Set theory and alternative foundations Every foundational system for mathematics I have ever read about has been a set theory, from ETCS to ZFC to NF. Are there any proposals for a foundational system which is not, in any sense, a set theory? Is there any alternative foundation which is not a set-theory? 
 A: This was going to be a comment to Joel David Hamkins's answer on geometry, but it didn't fit.
+1 This is one of the most clear-minded things I have read on MO. It does not make a mockery of Foundations and still says something non-obvious.
I'm very skeptical of all this business with category theory being a foundation for mathematics. First, whenever anyone talks about it, it always seems to be somebody else's work. It's become something of a meme that "Bill Lawvere has proposals to provide foundations for math through category theory", but we don't ever see details provided.
Second, are we really to understand that we are going to add small integers with arrows and diagrams? Draw circles and lines, and say that the latter meet at most once? I think people work in trans-Euclidean hyperschemes of infinite type so much, they forget that math includes these things.
As Wittgenstein remarks in the Investigations, just because you can express A in terms of B, it does not mean that B actually underlies A.
A: I believe the lambda calculus was originally intended as a foundation for mathematics. More recently it seems that both category theory and type theory seem to be gaining support. Although, I think type theory (a la Martil-Löf) could be viewed as another variation on the set-theoretic theme. 
A: This may not satisfy the request for something that is "not, in any sense, a set theory" but Oliver Deiser has worked out two versions of foundations, one based on lists and one on multisets.  This is in his book "Orte, Listen, Aggregate" (and his Habilitationsschrift with the same title).
A: Von Neumann wrote down a foundation where the basic objects are functions, not sets.  But it was soon re-cast into an equivalent system with sets (and classes).
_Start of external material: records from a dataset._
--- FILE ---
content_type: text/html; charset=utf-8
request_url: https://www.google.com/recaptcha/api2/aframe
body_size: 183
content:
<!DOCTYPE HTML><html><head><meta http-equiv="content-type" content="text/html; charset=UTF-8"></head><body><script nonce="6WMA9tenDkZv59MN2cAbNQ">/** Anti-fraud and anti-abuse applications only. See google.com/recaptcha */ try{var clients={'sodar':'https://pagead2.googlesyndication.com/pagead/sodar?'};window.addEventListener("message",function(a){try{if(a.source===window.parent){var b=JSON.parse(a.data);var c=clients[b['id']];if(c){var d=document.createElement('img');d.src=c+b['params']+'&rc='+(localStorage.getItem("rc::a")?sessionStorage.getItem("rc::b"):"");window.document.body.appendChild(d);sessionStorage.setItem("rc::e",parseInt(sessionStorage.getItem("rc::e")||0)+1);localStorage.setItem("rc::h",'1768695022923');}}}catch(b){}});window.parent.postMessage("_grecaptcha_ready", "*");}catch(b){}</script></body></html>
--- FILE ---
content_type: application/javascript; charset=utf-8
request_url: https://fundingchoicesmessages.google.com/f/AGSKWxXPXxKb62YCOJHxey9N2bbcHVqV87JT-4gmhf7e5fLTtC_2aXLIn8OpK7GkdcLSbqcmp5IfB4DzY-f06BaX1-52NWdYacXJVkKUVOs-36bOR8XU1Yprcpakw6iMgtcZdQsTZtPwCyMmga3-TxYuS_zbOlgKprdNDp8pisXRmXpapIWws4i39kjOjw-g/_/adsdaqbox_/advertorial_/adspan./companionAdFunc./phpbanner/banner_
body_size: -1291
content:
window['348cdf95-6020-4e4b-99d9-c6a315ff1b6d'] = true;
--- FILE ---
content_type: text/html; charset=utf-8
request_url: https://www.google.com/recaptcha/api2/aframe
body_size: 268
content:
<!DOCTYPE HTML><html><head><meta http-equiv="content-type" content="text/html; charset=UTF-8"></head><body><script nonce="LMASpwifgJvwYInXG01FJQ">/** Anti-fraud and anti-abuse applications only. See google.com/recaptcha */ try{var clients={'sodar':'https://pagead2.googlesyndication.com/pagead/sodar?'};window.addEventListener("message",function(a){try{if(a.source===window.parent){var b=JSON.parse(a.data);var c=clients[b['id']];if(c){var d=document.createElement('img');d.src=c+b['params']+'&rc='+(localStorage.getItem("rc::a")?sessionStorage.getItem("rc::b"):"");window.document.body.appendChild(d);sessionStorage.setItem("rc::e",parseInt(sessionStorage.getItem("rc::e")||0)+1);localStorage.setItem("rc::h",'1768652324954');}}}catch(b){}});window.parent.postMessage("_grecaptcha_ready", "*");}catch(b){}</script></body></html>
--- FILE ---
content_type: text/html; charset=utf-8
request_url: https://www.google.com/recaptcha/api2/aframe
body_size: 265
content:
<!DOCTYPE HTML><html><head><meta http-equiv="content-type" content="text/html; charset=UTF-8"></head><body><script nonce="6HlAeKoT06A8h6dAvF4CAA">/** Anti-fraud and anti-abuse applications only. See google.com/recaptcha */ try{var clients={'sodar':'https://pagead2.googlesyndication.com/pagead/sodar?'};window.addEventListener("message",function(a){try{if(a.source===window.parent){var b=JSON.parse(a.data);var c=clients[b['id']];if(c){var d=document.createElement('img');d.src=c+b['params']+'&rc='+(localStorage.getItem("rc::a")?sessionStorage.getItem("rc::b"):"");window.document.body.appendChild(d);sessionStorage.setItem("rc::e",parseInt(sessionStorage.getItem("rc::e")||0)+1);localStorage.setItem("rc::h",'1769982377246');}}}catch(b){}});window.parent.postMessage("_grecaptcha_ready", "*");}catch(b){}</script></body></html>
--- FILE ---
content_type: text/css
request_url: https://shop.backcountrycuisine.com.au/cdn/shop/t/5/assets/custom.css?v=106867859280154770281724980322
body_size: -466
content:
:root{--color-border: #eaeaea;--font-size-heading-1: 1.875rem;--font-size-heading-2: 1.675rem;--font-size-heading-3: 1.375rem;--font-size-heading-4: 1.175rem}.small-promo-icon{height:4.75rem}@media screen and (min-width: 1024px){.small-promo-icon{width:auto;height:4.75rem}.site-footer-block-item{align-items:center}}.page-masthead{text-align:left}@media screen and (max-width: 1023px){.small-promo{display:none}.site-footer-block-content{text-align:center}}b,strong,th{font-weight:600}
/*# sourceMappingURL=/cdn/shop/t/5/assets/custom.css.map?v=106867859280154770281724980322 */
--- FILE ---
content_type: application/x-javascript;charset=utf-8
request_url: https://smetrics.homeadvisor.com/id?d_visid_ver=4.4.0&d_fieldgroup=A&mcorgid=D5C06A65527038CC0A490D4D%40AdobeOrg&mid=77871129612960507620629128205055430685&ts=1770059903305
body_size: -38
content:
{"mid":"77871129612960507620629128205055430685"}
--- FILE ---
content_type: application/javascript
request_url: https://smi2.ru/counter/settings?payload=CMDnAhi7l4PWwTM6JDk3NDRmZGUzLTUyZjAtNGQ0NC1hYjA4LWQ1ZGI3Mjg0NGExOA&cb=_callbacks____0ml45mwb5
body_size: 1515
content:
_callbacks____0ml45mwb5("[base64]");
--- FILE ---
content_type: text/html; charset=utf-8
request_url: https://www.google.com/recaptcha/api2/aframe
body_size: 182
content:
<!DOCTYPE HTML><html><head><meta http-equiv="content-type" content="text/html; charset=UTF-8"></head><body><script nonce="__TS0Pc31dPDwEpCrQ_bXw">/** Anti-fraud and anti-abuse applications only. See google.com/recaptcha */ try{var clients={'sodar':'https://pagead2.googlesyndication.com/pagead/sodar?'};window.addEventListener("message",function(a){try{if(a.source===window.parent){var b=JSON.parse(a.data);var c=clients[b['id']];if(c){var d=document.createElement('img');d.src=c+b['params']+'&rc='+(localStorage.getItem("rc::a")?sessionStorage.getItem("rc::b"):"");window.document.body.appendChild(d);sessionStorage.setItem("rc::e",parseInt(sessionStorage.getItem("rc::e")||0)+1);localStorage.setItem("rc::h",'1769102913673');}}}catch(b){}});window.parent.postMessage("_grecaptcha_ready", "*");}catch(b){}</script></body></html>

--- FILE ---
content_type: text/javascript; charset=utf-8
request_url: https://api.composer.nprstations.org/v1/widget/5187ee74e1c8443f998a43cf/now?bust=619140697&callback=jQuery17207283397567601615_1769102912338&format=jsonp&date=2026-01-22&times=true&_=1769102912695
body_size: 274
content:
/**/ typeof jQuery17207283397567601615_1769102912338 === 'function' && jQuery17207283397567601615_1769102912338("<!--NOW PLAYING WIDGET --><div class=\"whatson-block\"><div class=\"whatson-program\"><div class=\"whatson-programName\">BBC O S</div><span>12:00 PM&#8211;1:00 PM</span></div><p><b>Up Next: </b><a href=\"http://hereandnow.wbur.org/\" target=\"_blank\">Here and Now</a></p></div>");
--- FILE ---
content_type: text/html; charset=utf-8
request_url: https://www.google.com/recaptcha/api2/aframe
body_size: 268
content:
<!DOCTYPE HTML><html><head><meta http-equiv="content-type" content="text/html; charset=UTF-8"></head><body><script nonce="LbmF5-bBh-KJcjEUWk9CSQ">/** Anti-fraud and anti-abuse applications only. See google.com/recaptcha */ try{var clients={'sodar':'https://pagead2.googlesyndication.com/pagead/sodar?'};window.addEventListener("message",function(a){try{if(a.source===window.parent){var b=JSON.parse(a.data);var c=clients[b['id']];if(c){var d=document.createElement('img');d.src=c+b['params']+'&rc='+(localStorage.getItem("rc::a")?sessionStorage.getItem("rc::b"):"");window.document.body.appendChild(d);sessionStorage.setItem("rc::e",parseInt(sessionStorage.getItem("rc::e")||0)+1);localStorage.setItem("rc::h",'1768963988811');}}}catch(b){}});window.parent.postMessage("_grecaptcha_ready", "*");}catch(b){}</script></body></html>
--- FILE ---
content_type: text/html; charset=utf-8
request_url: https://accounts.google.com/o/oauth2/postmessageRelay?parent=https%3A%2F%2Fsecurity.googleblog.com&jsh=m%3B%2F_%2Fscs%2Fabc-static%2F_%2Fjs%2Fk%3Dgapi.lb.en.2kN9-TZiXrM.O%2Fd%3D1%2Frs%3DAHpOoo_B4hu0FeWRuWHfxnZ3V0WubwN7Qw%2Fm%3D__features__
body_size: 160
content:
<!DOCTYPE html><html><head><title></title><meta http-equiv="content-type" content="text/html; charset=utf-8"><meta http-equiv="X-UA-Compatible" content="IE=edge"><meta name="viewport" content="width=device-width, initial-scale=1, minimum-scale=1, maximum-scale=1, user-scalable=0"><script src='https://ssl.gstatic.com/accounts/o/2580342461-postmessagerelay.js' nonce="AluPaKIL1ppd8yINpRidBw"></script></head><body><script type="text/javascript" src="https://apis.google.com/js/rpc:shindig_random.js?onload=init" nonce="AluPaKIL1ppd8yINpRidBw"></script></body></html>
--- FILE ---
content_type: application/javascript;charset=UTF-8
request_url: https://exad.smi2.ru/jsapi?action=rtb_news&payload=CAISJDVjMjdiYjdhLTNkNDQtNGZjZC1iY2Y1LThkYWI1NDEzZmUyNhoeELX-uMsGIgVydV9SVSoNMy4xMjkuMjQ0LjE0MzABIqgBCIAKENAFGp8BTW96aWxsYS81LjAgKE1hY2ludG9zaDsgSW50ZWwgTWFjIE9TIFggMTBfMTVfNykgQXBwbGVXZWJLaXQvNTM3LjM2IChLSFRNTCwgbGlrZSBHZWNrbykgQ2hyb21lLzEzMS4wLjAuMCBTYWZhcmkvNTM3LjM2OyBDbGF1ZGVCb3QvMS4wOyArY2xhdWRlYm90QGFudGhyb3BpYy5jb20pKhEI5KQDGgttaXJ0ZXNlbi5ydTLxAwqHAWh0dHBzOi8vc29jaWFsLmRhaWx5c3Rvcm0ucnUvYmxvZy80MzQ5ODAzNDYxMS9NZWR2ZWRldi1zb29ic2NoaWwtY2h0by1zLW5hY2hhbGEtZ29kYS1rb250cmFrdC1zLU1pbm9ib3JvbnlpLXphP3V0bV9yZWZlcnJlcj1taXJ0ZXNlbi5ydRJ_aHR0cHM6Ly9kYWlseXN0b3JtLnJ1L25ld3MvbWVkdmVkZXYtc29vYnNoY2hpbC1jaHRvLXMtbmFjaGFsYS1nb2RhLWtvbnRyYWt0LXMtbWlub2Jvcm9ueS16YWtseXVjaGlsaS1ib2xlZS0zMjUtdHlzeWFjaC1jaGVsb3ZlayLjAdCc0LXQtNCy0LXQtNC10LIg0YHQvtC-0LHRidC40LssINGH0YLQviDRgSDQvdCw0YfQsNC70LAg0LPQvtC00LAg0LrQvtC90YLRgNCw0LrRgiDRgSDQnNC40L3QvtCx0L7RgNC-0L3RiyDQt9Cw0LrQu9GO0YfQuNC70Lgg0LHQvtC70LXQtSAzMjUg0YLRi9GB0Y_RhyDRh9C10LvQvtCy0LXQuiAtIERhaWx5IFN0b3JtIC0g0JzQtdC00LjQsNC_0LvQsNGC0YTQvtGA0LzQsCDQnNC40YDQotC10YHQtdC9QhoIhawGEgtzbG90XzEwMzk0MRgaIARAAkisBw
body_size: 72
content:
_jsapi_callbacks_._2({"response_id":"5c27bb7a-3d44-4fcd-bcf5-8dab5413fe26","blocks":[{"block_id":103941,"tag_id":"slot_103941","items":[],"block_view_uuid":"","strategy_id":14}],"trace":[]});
A: If we adopt a historical attitude, then there is an extremely good answer, namely, Geometry. For approximately two thousand years, (Euclidean) geometry was taken to be the foundation of all mathematics. Numbers were regarded as lengths of line segments; quadratic equations were regarded as expressing the relationship of the areas of certain geometrical figures. All mathematics was, at bottom, geometric.
Of course, there were problems with this. For many ancient mathematicians, for example, it made as little sense to add the cube of a number to its square as it would to add a volume to an area. The equals sign was not introduced until 1557, and it is easy for contemporary mathematicians to lose sight of how differently the ancients thought about the mathematical objects they studied and wrote about. Newton, famously, was so great a mathematician that he was able to introduce the differential calculus in terms of the ancient geometrical reasoning, although we rarely conceive of his ideas that way today. Indeed, much of this kind of writing now appears alien to us.
A: To follow up further on Joel David Hamkins's answer on geometry, Frege’s last work (two despairing decades after Russell’s Paradox demolished his Grundgesetze der Arithmetik) was a brief unpublished paper entitled “Neuer Versuch der Grundlegun der Arithmetik,” based on geometry with “the final goal, the general complex numbers.”  (As in the Grundgesetze, he emphasizes that real numbers are ratios of quantities, not quantities themselves.)
A: Type theories form another class of foundations for mathematics, and are used in various places.  For example, Martin-Löf type theory is a constructive foundation of mathematics, and a lot of constructive mathematics has been formulated in it.
Type theories are used in some proof assistants, like Coq, and they have nice connections with various programming languages in computer science - look up languages with dependent types.  
I should also mention that type theories have a close relation with categories - "Introduction to higher order categorical logic" by Lambek and Scott connects various type theories and categories.
A: Bill Lawvere has suggested axiomatizing the category of categories as a foundation of mathematics, and there is no sense in which this could be thought of as a set theory. Colin McLarty is one person who has done some work on achieving such an axiomatization.
A: Arithmetic can be used as a foundation for a surprising amount of mathematics.  The book Subsystems of Second-Order Arithmetic by Steve Simpson demonstrates that a huge fraction of mathematics can be formalized arithmetically.  In fact, first-order Peano arithmetic suffices for most "ordinary" mathematics.
I should point out, however, that even when using arithmetic axioms as one's ultimate foundation, people in practice formalize everything in (finitary) set theory first, and then show how to encode finite sets as integers.  Set theory is just so darn convenient as a unifying language that it's hard to get away from it entirely.  However, as long as you're really only dealing with finite or countable sets, almost anything you want to state and prove can in principle be done with integers, so in this sense arithmetic can be used as a foundation for most of mathematics.
Areas of mathematics that are "intrinsically uncountable" cannot be captured by any of the systems in Simpson's book, but there are fewer of these areas than you might think.
A: I know from the logical end there is plural quantification developed and expounded to some extent by Boolos, Lewis and others that sidesteps the whole issue of set and gives first order logic the ability to talk about set-like objects without resorting to set theory.